• **Task details**
Print every entry exactly once more, omitting each picture.

• **Raw data**
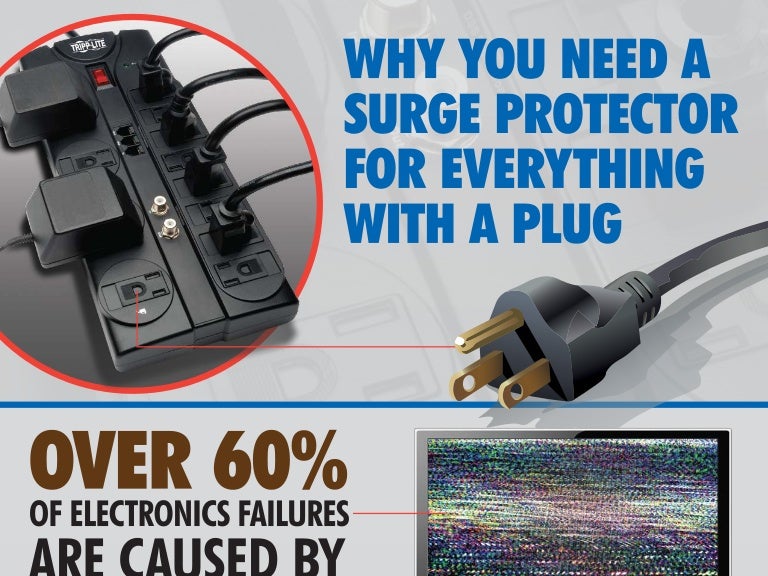 TRIPP·LITE

WHY YOU NEED A SURGE PROTECTOR FOR EVERYTHING WITH A PLUG

OVER 60%
OF ELECTRONICS FAILURES
ARE CAUSED BY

• **Answer section**
 TRIPP·LITE

WHY YOU NEED A SURGE PROTECTOR FOR EVERYTHING WITH A PLUG

OVER 60%
OF ELECTRONICS FAILURES
ARE CAUSED BY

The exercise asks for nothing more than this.